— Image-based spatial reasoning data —
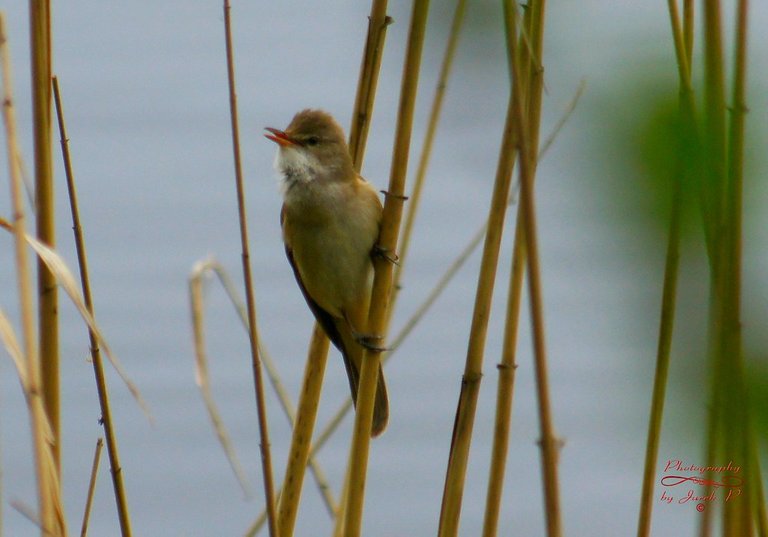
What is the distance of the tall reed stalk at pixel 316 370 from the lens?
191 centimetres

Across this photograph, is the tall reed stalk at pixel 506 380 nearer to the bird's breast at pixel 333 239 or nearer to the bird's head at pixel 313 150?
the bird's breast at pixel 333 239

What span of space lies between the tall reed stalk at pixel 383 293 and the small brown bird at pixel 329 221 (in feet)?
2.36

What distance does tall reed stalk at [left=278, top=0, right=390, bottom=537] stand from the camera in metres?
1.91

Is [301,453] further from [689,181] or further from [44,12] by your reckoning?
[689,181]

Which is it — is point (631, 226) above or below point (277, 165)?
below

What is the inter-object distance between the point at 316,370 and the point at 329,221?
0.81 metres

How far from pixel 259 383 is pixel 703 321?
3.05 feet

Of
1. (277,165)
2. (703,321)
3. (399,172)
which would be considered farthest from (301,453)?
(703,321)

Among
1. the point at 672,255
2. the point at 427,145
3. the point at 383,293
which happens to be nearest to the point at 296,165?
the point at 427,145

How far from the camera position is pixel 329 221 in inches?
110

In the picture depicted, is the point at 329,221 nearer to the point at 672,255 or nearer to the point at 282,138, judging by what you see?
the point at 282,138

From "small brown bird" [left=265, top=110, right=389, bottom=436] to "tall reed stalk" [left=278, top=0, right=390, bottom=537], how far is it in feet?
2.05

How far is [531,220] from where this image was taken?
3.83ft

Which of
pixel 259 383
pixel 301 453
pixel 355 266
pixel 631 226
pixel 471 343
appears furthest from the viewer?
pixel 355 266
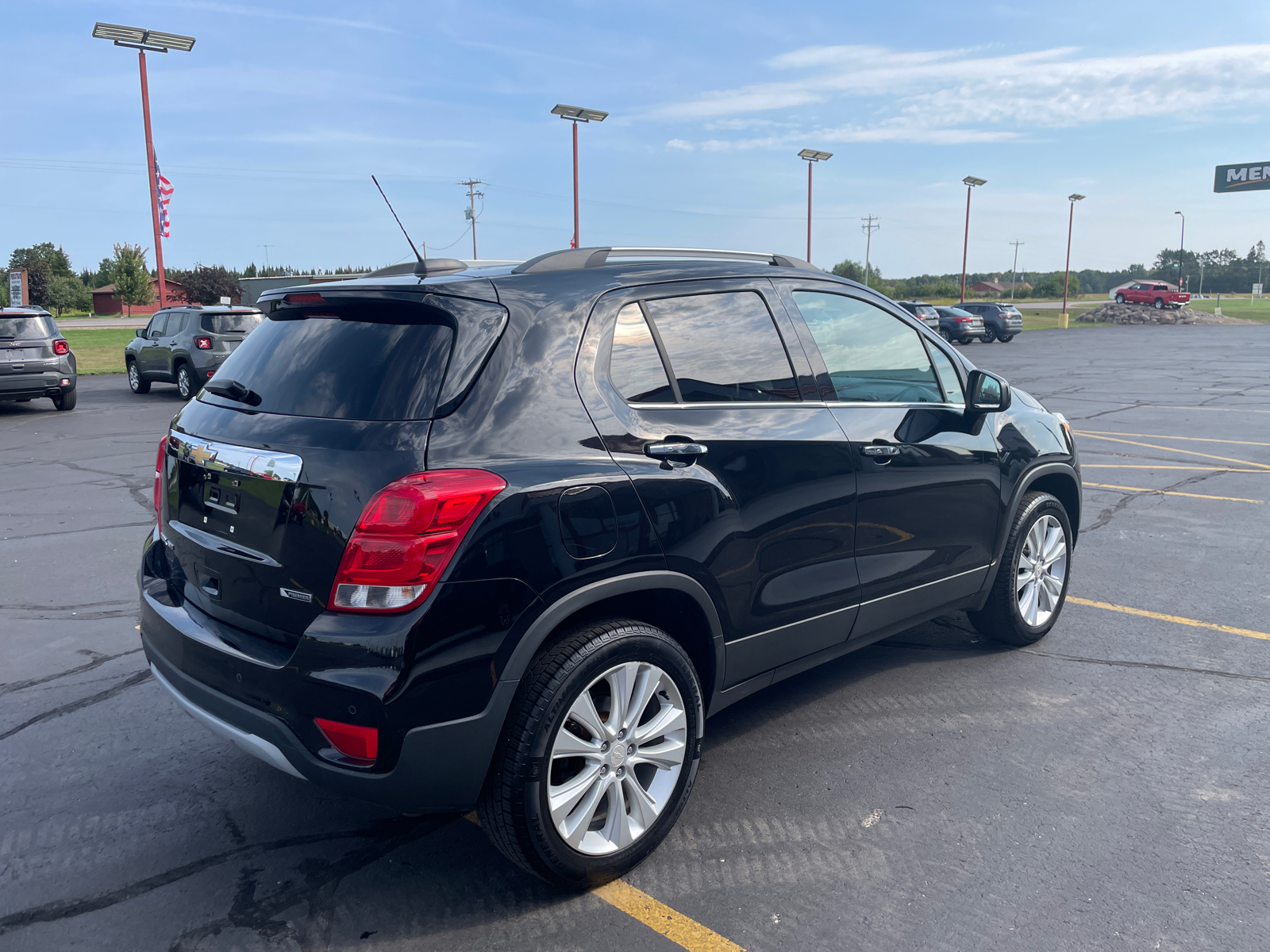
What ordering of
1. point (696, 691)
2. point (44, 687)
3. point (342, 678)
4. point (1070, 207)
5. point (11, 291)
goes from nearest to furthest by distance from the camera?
==
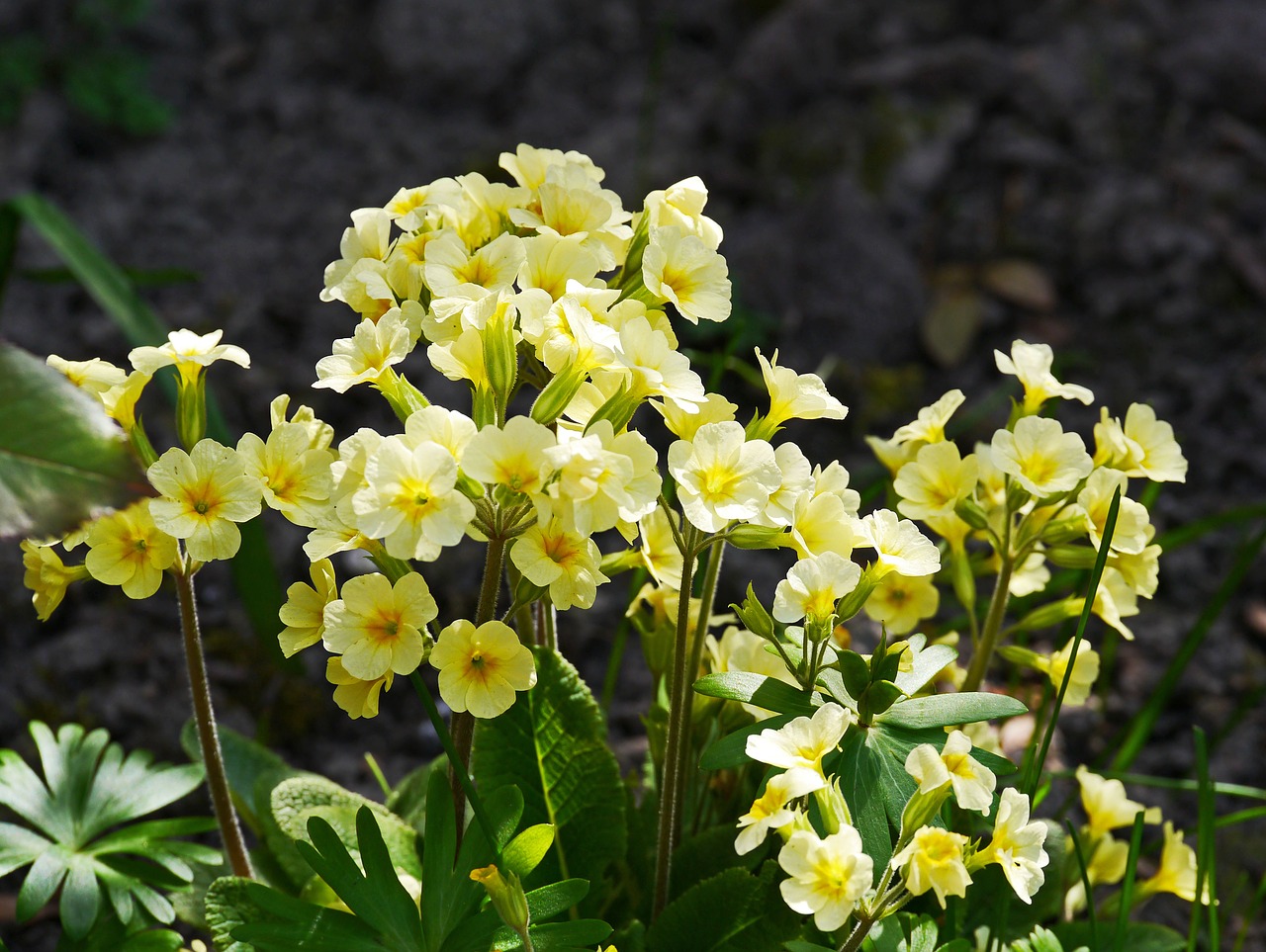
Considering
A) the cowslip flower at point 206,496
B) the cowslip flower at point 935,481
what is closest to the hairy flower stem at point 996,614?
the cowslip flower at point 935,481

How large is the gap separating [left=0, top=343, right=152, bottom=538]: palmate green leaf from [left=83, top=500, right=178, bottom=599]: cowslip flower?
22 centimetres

— TO DO —
Pull out every line in the records that contains the word "brown", and copy each one in full.

— SOLUTION BELOW —
What span of space lies between the tall reed stalk at pixel 383 293 and the small brown bird at pixel 329 221 (in feet)?
From "small brown bird" [left=265, top=110, right=389, bottom=436] to "tall reed stalk" [left=278, top=0, right=390, bottom=537], how far is it in feet?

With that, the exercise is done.